Give back each line of the listing below that contains the string "changed".

Data to examine »
BEGIN

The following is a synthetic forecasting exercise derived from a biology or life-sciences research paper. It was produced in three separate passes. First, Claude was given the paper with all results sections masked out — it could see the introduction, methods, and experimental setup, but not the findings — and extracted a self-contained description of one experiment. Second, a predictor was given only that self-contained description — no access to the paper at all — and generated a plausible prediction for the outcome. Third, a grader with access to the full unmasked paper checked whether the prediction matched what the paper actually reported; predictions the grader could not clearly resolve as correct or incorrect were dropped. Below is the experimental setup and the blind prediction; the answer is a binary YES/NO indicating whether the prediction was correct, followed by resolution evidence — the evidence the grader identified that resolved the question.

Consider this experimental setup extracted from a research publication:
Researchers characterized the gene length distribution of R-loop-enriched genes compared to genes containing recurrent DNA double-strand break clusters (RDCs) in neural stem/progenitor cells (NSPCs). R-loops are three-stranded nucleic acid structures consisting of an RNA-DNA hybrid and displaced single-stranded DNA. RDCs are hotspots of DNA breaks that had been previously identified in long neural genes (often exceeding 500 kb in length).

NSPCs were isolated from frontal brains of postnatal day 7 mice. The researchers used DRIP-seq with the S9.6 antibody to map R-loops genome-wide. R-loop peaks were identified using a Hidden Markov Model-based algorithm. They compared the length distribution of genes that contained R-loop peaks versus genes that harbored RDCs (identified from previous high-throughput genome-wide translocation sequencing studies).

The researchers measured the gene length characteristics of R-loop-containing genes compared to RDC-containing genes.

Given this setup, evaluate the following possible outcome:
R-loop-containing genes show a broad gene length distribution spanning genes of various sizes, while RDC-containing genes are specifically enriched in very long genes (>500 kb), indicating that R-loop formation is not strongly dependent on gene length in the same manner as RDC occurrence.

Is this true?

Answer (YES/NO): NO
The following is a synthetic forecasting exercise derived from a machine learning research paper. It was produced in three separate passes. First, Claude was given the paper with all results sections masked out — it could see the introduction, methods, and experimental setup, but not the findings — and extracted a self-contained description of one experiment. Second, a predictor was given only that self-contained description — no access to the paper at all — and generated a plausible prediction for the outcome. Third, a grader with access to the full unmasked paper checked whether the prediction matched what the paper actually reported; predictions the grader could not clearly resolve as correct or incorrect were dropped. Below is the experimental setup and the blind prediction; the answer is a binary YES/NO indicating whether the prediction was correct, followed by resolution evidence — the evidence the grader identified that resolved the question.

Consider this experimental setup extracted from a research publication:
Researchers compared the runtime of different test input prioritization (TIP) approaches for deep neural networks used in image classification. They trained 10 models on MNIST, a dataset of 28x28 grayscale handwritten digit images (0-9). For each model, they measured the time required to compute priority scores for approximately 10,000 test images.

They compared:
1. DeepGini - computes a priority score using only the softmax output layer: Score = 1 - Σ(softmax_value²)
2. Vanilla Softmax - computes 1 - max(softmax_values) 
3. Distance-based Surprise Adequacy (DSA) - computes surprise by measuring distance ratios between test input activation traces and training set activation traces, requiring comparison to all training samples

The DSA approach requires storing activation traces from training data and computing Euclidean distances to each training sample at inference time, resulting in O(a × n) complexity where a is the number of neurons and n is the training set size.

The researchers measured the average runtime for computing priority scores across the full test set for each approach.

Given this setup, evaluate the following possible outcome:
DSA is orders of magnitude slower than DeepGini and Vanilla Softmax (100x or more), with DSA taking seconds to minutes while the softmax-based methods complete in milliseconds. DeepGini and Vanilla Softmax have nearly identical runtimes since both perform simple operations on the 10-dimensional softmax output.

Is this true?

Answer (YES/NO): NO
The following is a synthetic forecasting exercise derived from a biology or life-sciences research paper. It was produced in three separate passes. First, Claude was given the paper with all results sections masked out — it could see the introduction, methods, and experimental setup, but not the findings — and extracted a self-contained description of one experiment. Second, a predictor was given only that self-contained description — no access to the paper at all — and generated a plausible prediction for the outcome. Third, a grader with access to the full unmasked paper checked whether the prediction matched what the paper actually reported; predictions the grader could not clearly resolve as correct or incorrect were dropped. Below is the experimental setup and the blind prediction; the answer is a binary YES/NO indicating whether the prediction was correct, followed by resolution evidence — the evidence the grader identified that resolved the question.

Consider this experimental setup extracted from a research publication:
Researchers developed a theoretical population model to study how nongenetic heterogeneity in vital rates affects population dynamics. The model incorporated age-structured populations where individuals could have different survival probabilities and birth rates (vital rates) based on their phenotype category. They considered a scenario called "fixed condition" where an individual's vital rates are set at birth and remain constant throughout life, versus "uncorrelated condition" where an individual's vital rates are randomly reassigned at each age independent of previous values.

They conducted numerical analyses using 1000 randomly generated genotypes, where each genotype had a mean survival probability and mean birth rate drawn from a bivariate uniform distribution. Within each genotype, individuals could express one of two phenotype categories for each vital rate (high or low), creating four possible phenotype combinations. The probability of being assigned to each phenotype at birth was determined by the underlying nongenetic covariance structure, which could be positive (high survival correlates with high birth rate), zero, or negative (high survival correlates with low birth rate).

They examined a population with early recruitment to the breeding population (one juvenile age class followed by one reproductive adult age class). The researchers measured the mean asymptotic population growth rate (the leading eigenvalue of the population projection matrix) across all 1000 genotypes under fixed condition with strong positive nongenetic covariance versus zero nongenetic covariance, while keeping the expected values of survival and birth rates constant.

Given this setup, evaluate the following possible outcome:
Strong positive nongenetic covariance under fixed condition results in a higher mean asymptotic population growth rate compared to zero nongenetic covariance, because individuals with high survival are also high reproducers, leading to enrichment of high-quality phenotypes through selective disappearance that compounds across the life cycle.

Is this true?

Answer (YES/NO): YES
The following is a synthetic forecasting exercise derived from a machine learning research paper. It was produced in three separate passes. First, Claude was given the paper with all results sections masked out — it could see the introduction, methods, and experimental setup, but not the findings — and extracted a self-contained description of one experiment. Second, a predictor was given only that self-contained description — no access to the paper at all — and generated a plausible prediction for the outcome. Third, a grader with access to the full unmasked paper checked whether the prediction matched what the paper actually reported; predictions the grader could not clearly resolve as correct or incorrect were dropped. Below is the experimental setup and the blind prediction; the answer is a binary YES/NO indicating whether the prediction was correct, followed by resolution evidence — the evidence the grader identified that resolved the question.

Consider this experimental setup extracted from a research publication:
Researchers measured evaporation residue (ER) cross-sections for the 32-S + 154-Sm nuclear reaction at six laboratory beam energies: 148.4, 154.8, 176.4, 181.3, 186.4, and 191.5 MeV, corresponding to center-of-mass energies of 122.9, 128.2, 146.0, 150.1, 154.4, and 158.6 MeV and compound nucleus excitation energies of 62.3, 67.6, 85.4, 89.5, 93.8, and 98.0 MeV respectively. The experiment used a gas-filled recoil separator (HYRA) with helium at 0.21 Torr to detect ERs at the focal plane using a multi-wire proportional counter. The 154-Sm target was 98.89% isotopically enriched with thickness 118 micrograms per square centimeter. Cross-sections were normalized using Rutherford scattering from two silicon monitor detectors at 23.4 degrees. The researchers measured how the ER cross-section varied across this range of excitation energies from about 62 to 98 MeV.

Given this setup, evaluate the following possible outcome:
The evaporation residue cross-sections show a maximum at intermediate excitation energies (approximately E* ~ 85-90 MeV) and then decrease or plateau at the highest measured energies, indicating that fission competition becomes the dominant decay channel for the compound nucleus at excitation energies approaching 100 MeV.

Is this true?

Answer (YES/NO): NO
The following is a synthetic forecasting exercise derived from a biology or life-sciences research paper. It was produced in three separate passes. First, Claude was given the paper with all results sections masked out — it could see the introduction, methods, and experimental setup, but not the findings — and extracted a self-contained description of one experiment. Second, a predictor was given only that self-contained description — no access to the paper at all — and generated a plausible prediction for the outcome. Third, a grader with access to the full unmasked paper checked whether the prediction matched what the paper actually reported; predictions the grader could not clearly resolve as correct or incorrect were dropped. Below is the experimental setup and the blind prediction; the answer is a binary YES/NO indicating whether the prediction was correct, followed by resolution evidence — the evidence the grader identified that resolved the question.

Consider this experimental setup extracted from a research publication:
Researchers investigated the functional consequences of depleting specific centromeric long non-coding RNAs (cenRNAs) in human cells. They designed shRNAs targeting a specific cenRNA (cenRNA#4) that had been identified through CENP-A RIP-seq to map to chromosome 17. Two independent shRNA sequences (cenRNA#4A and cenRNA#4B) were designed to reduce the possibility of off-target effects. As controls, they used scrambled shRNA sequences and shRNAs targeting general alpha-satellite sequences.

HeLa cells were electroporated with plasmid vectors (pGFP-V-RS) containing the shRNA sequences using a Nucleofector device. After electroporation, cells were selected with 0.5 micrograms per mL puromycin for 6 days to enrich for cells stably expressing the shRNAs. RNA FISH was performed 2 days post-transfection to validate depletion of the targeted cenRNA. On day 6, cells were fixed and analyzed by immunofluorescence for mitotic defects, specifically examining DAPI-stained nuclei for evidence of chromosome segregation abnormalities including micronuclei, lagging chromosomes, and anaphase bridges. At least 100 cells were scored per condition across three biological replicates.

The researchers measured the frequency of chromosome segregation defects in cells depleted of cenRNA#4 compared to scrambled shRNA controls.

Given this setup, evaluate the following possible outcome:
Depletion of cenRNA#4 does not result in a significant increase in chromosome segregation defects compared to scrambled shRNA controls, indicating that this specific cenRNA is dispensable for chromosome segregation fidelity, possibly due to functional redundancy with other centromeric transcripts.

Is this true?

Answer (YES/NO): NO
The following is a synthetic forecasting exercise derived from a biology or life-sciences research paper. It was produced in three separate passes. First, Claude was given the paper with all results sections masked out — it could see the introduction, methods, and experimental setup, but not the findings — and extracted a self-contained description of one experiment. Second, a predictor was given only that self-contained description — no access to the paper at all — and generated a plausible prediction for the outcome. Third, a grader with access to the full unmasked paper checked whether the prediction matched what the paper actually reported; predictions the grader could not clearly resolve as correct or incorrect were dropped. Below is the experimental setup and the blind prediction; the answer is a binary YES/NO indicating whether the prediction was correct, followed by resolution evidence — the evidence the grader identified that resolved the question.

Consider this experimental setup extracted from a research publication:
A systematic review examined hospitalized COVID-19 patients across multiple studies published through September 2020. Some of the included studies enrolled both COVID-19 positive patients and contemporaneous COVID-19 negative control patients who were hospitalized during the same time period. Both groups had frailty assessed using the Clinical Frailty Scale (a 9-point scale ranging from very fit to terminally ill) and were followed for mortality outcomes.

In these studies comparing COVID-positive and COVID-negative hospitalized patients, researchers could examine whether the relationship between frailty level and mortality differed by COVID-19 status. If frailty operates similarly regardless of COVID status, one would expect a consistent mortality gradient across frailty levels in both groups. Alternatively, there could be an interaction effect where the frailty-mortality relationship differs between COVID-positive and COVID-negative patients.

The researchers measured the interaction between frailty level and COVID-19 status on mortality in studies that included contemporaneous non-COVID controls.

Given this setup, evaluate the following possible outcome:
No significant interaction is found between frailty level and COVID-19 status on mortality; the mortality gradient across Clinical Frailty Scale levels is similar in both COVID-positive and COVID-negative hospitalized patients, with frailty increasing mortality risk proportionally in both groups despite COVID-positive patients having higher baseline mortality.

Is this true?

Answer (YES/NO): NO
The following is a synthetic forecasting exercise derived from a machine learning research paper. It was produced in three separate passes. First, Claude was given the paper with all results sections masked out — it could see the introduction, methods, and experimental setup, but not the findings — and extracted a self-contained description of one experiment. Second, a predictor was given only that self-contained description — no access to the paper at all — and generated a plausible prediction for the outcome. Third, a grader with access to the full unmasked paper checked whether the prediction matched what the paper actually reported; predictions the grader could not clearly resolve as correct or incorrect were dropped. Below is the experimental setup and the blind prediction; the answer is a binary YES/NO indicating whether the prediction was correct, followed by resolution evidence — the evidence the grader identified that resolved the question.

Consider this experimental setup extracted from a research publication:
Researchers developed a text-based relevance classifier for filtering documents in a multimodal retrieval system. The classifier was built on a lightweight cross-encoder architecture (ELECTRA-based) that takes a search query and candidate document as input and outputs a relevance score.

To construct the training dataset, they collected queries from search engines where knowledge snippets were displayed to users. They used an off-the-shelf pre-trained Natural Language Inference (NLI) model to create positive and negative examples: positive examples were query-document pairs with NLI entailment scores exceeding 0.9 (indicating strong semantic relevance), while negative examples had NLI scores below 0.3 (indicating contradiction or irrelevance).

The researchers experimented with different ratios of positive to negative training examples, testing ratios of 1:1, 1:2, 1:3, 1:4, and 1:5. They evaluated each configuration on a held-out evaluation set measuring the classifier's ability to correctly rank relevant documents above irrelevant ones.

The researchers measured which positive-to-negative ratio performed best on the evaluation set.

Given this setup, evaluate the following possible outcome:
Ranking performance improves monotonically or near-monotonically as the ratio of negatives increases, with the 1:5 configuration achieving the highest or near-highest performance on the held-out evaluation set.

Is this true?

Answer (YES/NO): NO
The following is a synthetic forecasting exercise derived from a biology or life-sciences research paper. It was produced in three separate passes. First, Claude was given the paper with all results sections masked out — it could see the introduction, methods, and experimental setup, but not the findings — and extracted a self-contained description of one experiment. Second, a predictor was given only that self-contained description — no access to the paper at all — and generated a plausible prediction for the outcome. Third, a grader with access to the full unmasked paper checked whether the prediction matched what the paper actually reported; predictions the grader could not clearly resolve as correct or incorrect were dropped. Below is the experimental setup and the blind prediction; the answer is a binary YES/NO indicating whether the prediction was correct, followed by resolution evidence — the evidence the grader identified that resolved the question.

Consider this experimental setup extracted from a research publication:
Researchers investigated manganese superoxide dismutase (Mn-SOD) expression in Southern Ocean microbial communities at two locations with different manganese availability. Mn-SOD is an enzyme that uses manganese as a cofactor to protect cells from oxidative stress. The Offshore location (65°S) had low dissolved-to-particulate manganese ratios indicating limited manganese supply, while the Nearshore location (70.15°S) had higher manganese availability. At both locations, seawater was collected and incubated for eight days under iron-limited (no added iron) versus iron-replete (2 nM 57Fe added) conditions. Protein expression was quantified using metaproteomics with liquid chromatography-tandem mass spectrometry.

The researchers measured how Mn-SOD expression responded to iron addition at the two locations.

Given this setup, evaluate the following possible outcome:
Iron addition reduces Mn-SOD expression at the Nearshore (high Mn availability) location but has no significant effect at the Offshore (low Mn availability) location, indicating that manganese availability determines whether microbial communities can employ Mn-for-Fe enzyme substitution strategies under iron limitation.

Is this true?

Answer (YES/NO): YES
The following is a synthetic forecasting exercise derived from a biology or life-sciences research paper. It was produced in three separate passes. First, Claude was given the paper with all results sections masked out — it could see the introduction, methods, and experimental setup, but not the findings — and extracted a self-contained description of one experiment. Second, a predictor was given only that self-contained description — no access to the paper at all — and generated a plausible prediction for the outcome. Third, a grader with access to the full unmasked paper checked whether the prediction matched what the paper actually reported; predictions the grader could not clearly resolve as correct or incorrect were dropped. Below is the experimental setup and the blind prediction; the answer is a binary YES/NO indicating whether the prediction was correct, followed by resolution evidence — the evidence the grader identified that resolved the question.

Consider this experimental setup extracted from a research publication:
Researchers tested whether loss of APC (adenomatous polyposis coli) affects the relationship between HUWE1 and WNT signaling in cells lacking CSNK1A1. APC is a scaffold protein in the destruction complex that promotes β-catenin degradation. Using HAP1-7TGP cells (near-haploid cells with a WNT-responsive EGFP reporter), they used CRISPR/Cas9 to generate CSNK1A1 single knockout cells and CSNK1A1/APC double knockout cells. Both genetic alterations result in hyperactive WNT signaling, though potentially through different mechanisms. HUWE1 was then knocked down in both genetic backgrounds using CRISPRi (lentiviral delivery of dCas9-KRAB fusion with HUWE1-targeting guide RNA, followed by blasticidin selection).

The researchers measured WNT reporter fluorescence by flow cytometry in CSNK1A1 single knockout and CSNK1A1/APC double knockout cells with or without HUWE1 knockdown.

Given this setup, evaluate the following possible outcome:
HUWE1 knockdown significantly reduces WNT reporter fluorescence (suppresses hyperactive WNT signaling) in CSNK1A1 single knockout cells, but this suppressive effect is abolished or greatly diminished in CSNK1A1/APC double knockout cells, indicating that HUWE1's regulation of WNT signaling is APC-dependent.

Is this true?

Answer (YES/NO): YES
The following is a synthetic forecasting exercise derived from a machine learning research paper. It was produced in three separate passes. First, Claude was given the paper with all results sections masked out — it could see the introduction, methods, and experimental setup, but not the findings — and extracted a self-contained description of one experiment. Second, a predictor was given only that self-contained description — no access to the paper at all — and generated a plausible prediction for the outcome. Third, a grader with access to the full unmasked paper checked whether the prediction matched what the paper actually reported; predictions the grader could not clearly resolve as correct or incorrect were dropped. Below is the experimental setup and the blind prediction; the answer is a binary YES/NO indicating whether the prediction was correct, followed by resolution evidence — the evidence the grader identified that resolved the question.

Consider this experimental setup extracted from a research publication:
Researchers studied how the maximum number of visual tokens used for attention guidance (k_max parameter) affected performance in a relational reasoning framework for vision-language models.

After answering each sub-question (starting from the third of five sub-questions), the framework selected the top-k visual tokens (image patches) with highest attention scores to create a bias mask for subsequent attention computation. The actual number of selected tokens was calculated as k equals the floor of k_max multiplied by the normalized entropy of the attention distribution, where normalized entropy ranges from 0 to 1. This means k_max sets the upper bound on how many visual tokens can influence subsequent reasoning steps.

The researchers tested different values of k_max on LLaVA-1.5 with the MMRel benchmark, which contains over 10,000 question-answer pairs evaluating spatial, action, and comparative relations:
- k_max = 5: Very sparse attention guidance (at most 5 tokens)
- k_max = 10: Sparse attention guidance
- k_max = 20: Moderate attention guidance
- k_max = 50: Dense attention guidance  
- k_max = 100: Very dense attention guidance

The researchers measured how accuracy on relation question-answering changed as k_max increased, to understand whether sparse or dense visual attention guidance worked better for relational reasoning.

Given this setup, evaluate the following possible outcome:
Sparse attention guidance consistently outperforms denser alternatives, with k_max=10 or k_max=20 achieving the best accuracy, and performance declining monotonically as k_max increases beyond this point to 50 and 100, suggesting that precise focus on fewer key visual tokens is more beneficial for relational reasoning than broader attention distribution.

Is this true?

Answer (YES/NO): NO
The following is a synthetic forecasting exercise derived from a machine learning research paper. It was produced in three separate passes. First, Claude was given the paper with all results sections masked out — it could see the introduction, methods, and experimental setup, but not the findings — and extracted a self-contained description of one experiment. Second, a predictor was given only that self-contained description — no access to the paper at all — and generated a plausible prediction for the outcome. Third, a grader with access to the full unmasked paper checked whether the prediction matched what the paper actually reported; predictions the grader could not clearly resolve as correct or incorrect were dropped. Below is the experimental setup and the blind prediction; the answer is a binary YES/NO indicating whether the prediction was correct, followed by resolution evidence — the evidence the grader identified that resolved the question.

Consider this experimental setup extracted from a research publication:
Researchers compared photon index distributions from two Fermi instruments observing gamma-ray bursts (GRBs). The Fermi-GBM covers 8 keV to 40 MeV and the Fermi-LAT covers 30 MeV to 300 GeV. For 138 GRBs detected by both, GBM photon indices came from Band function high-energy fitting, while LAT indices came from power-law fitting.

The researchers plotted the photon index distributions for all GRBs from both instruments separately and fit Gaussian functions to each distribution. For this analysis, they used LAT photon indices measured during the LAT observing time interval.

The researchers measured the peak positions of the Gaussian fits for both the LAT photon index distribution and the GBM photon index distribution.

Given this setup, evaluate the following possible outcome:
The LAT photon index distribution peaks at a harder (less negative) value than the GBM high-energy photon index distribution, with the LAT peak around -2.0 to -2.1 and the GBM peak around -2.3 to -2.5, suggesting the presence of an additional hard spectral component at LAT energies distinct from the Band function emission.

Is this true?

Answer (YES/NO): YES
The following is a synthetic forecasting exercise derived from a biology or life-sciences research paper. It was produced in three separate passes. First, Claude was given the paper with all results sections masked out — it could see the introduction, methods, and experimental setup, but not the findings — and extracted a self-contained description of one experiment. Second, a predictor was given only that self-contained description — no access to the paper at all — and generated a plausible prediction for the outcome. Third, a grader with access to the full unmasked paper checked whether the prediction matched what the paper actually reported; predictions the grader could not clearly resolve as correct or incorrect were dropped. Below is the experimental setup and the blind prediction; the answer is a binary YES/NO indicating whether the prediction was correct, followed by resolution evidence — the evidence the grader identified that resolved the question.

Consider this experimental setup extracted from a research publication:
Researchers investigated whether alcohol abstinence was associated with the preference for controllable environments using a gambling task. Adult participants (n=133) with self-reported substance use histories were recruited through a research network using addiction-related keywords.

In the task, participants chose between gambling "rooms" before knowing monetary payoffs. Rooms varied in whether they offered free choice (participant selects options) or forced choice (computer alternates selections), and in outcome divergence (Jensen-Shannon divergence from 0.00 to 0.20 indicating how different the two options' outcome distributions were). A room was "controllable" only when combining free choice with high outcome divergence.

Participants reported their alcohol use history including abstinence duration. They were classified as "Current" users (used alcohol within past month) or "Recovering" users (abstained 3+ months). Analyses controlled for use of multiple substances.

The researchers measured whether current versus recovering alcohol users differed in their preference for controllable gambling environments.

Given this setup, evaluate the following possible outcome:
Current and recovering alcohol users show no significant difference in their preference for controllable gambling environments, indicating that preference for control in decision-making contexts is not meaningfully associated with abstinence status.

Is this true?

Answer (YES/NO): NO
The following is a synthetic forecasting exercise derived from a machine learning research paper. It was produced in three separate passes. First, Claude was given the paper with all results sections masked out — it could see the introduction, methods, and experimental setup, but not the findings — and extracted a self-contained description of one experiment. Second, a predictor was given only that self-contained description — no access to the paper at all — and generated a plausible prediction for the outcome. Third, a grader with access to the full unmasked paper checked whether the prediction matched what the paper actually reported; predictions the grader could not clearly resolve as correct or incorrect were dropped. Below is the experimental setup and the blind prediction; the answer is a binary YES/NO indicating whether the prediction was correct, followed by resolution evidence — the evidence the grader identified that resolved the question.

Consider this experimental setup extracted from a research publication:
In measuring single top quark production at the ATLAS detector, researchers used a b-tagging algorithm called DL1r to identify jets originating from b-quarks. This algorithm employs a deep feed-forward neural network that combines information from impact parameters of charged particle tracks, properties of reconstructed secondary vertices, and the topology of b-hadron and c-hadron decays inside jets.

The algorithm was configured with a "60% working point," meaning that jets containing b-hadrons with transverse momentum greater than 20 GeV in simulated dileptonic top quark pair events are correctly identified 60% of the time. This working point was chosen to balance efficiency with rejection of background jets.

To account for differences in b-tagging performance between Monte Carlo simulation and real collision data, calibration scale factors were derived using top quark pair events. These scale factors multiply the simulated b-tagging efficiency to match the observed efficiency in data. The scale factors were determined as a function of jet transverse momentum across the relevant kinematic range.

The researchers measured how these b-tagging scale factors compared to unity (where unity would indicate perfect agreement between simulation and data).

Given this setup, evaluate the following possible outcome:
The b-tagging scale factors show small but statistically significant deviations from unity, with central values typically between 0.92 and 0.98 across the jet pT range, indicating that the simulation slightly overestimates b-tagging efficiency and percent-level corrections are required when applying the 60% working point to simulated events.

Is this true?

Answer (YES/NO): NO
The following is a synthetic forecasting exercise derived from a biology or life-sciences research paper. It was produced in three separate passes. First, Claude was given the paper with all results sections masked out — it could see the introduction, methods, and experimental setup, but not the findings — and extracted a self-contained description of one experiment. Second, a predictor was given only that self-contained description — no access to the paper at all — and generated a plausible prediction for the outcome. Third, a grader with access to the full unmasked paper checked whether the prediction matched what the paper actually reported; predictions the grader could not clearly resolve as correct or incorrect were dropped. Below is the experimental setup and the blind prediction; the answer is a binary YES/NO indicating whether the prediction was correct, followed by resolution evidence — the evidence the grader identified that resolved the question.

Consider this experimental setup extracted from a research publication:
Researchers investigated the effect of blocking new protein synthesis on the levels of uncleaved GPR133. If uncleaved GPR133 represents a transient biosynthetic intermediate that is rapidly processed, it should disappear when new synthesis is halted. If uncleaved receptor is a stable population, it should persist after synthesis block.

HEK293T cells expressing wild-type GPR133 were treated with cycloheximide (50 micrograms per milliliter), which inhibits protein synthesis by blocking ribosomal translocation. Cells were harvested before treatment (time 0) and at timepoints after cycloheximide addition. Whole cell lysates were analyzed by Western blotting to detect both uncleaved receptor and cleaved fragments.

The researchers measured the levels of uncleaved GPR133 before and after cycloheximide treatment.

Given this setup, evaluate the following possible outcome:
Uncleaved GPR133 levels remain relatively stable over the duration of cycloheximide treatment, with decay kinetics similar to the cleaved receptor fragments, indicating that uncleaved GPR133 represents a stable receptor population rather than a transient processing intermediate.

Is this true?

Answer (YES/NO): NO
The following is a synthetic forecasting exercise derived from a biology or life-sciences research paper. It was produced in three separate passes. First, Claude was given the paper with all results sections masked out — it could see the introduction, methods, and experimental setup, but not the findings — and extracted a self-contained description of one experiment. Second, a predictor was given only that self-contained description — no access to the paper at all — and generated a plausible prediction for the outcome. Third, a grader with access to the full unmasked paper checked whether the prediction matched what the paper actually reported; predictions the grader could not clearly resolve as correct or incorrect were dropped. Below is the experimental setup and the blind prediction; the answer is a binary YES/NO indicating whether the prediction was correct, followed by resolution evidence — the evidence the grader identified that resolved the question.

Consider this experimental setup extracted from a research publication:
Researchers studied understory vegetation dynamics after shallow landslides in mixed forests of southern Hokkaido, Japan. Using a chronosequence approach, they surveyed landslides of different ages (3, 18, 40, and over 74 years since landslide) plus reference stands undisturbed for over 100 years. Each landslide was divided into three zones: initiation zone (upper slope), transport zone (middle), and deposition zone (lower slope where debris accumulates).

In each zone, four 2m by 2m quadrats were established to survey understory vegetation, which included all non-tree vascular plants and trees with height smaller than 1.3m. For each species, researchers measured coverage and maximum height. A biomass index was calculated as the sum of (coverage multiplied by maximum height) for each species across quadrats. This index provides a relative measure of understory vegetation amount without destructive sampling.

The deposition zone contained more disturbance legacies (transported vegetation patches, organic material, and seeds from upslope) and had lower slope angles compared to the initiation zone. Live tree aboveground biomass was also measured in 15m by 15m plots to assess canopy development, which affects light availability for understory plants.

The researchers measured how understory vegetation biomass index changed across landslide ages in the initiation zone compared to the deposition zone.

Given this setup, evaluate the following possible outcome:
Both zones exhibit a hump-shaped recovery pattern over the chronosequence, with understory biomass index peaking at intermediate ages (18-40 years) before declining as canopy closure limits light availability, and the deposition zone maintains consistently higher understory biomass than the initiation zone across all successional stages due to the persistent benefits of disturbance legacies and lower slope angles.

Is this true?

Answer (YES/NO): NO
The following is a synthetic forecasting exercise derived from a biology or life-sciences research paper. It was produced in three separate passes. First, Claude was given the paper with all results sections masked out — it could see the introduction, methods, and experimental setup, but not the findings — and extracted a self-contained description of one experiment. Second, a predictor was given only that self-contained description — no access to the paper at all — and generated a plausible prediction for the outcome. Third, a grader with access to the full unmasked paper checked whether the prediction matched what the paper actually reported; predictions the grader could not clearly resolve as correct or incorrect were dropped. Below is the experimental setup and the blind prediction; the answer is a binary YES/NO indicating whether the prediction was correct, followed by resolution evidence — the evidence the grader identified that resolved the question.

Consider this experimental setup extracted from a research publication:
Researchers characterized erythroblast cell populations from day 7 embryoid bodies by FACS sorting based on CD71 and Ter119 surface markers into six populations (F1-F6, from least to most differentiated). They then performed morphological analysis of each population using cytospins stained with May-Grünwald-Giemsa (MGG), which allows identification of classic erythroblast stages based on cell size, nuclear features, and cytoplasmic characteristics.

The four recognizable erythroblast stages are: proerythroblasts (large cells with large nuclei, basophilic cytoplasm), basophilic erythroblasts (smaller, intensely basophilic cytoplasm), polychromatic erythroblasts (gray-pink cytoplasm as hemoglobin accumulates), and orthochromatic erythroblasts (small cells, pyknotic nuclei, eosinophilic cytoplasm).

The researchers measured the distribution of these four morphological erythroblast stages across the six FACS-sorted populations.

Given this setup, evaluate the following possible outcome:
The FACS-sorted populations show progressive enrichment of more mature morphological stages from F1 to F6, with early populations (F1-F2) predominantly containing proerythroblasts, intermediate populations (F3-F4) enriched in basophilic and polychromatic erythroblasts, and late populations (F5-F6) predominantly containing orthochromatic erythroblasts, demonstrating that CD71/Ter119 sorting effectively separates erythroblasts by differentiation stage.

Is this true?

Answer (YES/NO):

END

Answer to this exercise »
The researchers measured how accuracy on relation question-answering changed as k_max increased, to understand whether sparse or dense visual attention guidance worked better for relational reasoning.
The researchers measured how understory vegetation biomass index changed across landslide ages in the initiation zone compared to the deposition zone.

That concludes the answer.